Nunca sentiu necessidade de um passaporte, o Taj Mahal nunca lhe passou pela cabeça, nem sequer ensaiou uma saudação indiana. Sua vida se desenrola em Belo Horizonte, aquela cidade acolhedora, cercada por montanhas, onde o sotaque, o portão familiar e o café da tarde ainda são formas de reconhecimento.
Seu universo se limitava ao salão, ao bairro tranquilo, à vizinhança amiga. Até que, repentinamente, sem qualquer aviso prévio, ela se viu do outro lado do mundo.
Ou melhor, uma imagem sua embarcou nessa aventura.
A fotografia, hospedada num banco de imagens online, conquistou o globo, reaparecendo em painéis gigantes, manchetes de jornais e debates políticos, acredite, na própria Índia.
Um rosto anônimo transformado em notícia. Uma “indiana” genuinamente mineira, criada por equívoco. Ou talvez, obra de um algoritmo.
A globalização prometia unir as pessoas, mas o que realmente se aproximou foram as imagens. Hoje, as imagens são as verdadeiras viajantes.
Atravessam oceanos, integram discursos, ilustram apresentações de políticos e promovem causas que jamais imaginamos apoiar.
As pessoas permanecem; as imagens partem em disparada. E partem sem demora; sem bagagem, sem visto e, acima de tudo, sem pedir permissão.
Na época dos álbuns de família, a fotografia representava um gesto íntimo. Guardava-se o retrato como quem preserva uma parte de si.
Agora, as imagens ganharam liberdade, tornaram-se nômades, independentes, errantes. E nós, seus donos originais, nos transformamos em meros vestígios.
Foi assim que uma simples fotografia de uma brasileira surgiu como “prova” num processo eleitoral na Índia.
Rahul Gandhi, líder da oposição, acusava o governo de manipulação de dados cadastrais, apresentando 22 eleitores distintos, todos exibindo o mesmo rosto. Um rosto que jamais deixou sua cidade natal.
Eis a ironia involuntária da era digital: o corpo permanece, mas o rosto viaja o mundo.
O direito à imagem tornou-se uma nota de rodapé nos “termos de uso”. A cada clique, entregamos fragmentos de nós mesmos e ninguém se preocupa em perguntar se desejamos ser exportados.
Vivenciamos o que poderíamos chamar de turismo involuntário das imagens: são elas que viajam incessantemente, fazem escalas e recebem selos. Enquanto isso, permanecemos estáticos, tentando entender onde estamos sendo vistos.
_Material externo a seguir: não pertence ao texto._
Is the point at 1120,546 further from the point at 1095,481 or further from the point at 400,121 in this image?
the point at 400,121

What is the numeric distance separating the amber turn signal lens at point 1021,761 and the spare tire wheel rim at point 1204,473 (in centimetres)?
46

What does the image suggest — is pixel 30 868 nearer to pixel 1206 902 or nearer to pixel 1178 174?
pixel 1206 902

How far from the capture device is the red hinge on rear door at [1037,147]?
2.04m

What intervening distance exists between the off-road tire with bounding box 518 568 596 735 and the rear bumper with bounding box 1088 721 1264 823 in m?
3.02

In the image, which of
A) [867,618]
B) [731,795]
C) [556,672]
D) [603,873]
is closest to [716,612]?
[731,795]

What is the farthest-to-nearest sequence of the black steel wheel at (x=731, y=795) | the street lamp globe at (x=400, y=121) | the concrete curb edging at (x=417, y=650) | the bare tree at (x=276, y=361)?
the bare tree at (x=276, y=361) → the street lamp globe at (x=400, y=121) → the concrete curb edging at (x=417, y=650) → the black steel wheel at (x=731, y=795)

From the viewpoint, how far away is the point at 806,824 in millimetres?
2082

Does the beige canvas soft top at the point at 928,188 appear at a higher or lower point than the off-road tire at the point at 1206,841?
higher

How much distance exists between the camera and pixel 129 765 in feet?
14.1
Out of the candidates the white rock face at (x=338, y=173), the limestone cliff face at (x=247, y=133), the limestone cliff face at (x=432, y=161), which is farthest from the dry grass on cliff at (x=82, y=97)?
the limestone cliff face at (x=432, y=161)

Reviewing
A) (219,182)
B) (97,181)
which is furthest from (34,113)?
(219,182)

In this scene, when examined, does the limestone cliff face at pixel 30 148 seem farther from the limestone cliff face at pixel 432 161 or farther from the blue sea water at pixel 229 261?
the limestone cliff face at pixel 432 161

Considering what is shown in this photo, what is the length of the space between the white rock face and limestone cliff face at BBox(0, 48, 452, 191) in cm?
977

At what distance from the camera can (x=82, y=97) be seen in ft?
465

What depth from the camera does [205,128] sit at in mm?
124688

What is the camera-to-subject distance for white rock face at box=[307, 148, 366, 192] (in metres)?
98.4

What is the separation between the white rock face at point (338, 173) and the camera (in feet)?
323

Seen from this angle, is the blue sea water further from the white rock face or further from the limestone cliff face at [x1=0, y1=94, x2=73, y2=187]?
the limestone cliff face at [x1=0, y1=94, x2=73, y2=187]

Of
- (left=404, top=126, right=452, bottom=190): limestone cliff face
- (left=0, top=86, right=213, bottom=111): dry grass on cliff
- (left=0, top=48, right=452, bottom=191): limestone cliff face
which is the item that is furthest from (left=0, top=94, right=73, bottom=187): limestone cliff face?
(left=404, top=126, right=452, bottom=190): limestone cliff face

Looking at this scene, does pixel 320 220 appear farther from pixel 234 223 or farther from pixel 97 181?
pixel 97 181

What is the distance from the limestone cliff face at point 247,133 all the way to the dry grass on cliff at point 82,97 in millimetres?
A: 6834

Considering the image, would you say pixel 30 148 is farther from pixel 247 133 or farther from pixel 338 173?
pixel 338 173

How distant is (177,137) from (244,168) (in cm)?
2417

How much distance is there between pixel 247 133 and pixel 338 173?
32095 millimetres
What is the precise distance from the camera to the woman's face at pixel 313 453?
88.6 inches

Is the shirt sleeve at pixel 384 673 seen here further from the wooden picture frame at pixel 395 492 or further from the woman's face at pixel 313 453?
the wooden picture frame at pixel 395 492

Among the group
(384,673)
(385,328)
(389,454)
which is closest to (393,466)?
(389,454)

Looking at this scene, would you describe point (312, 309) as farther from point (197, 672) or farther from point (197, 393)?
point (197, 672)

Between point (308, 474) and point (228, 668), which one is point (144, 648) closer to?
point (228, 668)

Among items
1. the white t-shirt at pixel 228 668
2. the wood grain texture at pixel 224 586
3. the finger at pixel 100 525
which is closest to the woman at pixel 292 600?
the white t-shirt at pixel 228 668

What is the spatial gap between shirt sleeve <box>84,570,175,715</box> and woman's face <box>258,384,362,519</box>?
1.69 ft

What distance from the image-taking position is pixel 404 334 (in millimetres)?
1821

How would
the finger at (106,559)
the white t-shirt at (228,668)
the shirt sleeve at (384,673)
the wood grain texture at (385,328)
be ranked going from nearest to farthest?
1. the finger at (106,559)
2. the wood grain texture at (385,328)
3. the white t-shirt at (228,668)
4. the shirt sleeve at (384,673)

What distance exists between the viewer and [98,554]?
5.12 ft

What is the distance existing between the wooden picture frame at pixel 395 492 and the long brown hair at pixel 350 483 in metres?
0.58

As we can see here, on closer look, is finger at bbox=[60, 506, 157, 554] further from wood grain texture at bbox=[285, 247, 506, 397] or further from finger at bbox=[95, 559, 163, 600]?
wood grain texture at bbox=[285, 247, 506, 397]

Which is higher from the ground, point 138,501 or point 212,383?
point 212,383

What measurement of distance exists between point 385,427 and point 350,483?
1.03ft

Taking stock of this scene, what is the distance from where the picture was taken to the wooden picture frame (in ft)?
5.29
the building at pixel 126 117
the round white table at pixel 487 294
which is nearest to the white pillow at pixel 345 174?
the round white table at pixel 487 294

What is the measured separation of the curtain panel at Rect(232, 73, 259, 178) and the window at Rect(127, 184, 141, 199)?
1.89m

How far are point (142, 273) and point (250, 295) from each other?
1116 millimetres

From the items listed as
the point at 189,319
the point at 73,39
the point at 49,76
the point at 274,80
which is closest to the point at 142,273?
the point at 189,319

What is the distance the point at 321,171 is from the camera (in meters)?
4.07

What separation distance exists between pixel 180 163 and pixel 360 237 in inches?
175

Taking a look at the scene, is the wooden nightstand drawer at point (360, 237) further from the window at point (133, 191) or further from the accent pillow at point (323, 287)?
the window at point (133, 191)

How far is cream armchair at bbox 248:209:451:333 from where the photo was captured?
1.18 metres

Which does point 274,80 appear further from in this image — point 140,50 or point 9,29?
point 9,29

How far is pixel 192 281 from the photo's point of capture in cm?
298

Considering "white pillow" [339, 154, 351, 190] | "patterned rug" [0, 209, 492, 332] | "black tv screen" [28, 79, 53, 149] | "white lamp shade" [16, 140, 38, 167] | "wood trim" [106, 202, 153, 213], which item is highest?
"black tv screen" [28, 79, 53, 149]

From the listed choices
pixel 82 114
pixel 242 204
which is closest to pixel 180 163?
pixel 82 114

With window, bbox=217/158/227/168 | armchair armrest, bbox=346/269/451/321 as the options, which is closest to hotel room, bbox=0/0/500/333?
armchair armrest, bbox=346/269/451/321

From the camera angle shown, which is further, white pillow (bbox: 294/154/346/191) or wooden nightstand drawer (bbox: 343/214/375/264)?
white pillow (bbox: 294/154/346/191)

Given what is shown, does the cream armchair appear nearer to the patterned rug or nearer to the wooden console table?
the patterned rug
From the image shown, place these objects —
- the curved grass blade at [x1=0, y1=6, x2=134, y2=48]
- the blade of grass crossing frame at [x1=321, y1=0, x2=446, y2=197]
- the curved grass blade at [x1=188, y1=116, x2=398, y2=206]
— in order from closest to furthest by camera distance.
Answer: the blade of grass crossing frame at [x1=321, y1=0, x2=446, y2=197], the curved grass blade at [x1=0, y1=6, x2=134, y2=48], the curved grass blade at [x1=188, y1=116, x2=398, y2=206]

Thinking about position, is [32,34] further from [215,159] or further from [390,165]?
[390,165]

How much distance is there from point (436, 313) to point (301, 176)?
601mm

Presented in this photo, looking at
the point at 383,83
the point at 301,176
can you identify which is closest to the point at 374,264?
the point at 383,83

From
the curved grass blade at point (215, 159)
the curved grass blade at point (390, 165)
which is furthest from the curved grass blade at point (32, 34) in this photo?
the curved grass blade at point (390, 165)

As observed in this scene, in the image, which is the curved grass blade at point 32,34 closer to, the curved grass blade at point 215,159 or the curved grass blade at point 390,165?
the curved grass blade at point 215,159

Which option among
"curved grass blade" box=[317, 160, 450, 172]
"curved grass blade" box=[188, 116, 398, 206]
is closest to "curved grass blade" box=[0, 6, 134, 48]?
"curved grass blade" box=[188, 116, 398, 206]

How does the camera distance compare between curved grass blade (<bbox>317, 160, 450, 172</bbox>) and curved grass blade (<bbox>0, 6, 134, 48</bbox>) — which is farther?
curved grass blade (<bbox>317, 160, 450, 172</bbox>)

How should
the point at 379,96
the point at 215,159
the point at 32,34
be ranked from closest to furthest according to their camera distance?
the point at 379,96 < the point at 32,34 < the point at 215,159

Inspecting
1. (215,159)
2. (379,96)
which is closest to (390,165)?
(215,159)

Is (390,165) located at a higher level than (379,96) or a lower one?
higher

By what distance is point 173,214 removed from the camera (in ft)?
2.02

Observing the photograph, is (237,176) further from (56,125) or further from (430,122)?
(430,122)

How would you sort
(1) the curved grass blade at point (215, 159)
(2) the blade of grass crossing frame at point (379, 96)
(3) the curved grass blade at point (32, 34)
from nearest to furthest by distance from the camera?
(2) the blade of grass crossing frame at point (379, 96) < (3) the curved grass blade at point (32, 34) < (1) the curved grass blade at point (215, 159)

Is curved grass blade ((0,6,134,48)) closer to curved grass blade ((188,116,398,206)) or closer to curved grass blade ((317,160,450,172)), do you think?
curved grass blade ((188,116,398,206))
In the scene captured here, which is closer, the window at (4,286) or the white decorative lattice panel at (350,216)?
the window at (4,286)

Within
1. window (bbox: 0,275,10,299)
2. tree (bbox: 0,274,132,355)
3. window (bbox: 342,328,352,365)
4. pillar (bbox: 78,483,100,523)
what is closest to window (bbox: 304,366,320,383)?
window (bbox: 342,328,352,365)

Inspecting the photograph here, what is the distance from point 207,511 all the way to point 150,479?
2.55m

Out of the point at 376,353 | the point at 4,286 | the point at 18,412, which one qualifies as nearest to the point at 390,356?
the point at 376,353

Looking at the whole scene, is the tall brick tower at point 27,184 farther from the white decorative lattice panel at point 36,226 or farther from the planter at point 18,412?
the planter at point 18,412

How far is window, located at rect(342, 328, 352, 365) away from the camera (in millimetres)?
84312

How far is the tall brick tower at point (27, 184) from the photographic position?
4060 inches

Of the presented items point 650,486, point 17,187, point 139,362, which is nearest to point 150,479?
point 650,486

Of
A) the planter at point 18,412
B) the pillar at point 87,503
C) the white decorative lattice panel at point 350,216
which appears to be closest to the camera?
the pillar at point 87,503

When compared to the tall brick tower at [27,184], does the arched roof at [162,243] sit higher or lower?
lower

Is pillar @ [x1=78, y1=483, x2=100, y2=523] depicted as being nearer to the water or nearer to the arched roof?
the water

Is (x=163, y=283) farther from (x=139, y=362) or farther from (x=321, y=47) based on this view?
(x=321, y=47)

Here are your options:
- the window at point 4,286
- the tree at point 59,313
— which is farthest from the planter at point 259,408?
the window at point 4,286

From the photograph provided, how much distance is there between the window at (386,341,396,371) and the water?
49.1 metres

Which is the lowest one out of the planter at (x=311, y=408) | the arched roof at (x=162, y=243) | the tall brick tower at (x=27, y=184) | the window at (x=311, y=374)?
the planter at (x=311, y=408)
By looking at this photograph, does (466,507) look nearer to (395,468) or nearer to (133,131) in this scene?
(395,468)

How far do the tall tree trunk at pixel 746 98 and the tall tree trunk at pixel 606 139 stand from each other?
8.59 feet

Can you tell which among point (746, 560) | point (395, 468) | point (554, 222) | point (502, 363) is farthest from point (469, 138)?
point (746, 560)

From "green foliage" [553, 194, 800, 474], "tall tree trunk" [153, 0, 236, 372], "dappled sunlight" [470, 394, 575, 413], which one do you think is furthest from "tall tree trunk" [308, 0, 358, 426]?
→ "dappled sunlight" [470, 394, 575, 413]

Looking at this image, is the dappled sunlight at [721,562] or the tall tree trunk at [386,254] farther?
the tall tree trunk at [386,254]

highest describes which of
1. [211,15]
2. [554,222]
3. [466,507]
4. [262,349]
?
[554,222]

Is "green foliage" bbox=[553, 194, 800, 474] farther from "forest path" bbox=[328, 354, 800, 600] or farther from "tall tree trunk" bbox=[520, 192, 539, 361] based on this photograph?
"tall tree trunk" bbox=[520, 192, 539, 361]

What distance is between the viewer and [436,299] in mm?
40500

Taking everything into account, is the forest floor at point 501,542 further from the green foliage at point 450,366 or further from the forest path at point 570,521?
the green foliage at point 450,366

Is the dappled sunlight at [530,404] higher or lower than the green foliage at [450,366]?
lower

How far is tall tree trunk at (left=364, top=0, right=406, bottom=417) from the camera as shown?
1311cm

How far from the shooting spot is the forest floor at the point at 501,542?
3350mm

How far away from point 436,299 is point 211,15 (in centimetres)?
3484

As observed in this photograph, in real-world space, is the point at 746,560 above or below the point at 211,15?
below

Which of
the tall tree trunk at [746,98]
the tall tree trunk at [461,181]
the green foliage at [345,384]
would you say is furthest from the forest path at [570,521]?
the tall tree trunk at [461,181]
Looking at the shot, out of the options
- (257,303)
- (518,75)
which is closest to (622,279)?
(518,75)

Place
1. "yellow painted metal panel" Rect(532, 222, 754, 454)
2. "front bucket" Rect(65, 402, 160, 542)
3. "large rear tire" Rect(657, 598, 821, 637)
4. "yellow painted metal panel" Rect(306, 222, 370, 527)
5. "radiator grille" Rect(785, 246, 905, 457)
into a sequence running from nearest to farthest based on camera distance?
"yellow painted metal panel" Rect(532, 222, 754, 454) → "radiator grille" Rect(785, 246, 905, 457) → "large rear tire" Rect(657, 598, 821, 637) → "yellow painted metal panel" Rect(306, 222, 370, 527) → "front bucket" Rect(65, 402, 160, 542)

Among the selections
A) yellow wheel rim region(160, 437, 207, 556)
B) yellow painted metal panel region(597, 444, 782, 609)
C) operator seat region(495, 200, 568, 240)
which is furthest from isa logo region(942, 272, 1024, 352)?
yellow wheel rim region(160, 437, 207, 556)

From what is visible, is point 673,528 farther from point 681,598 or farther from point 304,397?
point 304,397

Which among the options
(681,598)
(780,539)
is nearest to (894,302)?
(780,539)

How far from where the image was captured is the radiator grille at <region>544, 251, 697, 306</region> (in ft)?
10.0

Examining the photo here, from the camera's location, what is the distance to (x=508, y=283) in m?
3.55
E, com a inteligência artificial, a confusão se intensifica: já não é sequer necessário existir para estar em todos os lugares. Rostos são inventados, vozes simuladas, sorrisos replicados.
Somos substituíveis por versões aprimoradas de nós mesmos. Baudrillard e Debord já nos alertavam: o espetáculo triunfou sobre a experiência.
Agora, as imagens possuem uma vida útil maior que a das pessoas.
A antiga questão; “quem sou eu?” Perdeu sua relevância. O que realmente importa perguntar é: “Onde estou sendo eu, neste exato instante?”
Talvez a jovem de Belo Horizonte nunca tenha saído do Brasil. Mas, de certa forma, o mundo inteiro já passou por ela, sem visto, sem fronteiras, e sem que ela tivesse consciência de estar viajando.